### YOUR OBJECTIVE
Show, from the records below, all lines that contain the word "marking".

### PROVIDED MATERIAL

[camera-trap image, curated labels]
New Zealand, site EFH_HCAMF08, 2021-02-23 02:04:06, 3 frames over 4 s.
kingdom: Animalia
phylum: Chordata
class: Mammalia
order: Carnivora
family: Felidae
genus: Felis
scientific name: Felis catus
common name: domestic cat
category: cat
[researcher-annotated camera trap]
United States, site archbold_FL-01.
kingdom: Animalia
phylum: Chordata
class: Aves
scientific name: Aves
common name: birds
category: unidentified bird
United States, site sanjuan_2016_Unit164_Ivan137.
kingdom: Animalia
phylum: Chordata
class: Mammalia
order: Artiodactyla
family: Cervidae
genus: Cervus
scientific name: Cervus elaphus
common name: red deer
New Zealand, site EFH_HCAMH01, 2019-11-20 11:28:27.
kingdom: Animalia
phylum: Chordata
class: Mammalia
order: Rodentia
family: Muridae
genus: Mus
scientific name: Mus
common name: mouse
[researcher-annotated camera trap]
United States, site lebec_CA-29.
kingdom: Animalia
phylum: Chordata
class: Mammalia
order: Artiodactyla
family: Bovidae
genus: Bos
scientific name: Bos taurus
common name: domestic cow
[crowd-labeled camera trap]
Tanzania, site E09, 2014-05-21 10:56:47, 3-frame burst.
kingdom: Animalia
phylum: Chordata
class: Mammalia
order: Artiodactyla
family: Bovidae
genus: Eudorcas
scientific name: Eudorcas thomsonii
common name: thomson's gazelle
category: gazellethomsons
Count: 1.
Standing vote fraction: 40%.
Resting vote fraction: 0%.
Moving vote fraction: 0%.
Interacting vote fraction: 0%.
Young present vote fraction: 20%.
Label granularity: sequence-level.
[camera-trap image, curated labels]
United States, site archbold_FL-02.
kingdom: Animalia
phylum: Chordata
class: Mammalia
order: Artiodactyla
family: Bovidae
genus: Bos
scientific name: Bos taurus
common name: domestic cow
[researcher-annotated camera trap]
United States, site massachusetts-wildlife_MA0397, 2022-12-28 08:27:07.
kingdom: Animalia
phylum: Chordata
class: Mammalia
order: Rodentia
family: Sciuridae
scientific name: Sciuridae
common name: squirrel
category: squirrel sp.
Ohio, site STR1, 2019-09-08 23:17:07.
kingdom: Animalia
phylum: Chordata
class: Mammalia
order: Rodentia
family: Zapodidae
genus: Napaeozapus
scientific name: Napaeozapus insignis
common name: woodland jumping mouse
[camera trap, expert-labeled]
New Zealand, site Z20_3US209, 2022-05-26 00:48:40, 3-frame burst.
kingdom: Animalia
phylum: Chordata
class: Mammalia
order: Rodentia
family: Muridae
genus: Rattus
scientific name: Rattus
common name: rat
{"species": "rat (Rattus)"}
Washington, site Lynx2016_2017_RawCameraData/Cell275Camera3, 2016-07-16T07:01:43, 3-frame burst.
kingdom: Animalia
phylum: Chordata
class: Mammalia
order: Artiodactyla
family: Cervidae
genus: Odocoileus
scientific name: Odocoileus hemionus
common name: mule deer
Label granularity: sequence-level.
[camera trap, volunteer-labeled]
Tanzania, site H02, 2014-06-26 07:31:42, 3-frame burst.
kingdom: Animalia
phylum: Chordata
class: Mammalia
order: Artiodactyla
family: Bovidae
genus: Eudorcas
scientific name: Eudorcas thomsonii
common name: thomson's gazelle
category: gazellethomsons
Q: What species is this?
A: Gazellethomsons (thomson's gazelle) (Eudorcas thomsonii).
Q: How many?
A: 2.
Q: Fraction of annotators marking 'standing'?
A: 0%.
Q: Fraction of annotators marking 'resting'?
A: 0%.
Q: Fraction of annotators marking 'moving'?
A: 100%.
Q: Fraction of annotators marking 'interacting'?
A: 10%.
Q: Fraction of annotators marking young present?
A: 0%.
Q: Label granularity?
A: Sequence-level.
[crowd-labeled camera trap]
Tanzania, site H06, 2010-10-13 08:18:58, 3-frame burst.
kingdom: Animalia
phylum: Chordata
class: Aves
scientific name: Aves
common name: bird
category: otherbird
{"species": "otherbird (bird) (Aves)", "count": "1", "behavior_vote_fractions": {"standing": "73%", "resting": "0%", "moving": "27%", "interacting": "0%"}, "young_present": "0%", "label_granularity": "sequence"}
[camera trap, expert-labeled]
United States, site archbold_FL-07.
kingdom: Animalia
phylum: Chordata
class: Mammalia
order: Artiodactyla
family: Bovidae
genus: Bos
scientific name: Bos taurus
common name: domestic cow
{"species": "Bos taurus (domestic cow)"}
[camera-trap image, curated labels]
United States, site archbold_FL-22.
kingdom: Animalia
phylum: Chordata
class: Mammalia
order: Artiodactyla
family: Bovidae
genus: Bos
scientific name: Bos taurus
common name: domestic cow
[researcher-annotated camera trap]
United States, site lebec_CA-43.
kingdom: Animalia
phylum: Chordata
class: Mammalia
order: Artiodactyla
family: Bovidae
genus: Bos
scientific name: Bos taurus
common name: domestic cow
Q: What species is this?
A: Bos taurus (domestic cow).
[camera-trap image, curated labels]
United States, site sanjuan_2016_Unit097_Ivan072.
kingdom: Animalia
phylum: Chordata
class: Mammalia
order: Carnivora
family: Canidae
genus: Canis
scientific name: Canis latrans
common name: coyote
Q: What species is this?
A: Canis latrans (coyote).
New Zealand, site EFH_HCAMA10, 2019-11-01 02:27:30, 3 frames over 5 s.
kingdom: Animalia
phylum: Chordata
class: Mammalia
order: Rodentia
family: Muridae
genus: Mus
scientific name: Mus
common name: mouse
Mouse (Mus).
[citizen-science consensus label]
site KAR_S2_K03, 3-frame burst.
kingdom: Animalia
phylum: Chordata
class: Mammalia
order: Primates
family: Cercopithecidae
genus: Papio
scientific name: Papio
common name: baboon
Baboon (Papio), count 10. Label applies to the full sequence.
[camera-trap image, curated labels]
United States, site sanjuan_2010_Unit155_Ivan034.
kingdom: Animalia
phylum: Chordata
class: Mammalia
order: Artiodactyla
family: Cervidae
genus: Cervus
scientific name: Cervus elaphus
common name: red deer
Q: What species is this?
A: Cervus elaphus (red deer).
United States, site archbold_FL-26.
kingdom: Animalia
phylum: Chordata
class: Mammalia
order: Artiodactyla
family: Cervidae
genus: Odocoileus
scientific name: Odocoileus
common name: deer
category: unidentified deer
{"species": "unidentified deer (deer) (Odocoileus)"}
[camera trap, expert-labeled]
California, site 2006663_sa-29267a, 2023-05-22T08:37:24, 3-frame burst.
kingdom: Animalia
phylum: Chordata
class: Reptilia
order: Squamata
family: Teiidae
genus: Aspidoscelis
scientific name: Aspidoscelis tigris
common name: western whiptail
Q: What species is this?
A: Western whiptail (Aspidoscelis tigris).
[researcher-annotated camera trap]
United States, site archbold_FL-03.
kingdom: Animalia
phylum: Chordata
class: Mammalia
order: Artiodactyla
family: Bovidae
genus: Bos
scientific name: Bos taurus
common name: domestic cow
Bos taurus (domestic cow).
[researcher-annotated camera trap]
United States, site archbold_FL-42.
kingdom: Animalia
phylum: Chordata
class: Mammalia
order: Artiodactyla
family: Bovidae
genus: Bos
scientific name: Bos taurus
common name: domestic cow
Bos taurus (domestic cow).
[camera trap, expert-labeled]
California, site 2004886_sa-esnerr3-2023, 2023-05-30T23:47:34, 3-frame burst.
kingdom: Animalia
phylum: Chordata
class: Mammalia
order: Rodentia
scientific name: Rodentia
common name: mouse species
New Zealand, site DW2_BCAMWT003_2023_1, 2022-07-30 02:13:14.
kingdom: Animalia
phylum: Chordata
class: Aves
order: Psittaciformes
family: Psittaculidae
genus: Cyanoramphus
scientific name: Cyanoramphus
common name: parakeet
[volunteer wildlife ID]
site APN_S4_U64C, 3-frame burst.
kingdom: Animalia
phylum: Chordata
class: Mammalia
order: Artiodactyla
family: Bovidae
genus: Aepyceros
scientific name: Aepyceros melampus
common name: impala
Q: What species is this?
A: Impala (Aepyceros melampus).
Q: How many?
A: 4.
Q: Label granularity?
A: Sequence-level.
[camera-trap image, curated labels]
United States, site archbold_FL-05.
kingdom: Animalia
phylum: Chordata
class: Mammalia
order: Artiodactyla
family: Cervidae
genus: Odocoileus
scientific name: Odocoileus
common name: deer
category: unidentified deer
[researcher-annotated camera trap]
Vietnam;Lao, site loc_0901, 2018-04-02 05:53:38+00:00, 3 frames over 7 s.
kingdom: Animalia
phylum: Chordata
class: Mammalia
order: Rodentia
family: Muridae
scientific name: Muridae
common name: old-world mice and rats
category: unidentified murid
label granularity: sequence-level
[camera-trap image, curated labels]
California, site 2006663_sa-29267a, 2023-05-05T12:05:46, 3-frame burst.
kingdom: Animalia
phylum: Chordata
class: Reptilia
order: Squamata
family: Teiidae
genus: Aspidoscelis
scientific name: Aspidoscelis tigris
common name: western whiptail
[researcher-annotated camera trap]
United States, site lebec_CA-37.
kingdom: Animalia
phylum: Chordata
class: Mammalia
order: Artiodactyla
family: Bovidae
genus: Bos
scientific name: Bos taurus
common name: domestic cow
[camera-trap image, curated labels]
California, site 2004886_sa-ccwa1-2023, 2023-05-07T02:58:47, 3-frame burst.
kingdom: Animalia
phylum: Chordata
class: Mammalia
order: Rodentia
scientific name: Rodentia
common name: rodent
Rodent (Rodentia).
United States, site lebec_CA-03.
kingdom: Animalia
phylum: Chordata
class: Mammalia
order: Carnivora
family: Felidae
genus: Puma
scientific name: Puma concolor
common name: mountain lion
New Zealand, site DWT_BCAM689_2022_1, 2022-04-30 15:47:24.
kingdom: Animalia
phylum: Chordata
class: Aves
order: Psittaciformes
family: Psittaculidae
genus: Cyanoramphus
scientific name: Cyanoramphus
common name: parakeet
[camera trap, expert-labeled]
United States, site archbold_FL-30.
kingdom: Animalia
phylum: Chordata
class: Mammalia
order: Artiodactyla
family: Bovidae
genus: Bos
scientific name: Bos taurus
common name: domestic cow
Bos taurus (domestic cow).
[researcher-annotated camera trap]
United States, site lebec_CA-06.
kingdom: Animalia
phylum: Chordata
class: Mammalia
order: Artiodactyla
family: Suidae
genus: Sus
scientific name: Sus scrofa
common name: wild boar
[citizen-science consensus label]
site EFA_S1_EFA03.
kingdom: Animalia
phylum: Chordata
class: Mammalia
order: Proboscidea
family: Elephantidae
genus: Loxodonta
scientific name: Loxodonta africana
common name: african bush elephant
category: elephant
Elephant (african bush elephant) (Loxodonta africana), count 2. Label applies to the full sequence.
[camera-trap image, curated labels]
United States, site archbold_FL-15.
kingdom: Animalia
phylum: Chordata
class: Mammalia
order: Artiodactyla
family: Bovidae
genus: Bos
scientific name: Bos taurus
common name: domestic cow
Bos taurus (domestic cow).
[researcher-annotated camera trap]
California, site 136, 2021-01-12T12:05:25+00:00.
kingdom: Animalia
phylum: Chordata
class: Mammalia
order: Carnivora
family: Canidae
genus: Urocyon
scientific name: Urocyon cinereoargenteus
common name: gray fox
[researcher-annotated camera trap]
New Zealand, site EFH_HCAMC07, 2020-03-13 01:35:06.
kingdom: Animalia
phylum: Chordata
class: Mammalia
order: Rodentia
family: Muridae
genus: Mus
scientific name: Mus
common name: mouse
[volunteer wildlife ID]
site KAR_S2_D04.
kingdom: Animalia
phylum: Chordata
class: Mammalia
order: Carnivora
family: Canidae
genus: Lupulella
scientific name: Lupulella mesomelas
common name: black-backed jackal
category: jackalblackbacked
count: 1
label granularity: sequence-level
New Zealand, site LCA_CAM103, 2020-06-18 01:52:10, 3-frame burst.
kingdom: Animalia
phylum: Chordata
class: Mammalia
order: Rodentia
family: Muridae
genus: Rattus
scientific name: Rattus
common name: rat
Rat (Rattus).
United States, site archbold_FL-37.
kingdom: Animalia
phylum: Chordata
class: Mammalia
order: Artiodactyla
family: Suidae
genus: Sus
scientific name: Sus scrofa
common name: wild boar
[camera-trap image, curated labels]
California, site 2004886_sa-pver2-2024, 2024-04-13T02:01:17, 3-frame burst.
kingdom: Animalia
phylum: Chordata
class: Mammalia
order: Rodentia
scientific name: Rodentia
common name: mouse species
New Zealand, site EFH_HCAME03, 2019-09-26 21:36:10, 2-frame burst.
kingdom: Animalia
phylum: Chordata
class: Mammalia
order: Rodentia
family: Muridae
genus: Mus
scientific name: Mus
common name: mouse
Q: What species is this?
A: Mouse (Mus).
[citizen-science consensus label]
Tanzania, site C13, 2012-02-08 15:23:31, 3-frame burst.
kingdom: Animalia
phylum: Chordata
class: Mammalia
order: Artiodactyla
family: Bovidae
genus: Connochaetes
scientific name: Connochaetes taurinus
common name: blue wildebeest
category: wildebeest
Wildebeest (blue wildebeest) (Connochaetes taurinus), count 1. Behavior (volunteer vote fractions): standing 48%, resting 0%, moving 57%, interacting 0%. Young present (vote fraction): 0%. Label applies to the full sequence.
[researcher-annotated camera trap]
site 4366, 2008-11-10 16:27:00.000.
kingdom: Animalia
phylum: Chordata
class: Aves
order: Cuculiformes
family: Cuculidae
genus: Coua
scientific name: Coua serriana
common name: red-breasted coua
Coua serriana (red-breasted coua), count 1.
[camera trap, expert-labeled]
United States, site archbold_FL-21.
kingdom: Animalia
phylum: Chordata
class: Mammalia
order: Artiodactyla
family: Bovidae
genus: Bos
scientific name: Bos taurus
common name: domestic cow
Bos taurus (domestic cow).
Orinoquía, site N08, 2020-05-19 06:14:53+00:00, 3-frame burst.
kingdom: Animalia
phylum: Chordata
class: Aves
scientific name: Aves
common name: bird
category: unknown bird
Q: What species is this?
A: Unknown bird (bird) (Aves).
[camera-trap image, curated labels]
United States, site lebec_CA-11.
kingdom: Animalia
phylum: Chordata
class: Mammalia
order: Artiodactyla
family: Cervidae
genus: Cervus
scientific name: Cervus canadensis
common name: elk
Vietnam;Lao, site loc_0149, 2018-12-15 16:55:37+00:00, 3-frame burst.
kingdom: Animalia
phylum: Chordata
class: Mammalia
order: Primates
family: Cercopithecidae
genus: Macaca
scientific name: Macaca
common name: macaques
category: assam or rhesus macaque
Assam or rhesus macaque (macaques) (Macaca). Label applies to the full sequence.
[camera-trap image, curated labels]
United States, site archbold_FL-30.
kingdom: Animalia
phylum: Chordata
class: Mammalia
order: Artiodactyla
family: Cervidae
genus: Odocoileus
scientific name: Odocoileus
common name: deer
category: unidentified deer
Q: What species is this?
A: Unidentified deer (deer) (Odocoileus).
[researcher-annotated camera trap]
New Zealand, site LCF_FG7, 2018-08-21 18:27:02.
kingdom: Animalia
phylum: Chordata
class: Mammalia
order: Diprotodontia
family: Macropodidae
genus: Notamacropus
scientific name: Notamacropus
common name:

### RESPONSE TO THIS TASK
Q: Fraction of annotators marking 'standing'?
Q: Fraction of annotators marking 'resting'?
Q: Fraction of annotators marking 'moving'?
Q: Fraction of annotators marking 'interacting'?
Q: Fraction of annotators marking young present?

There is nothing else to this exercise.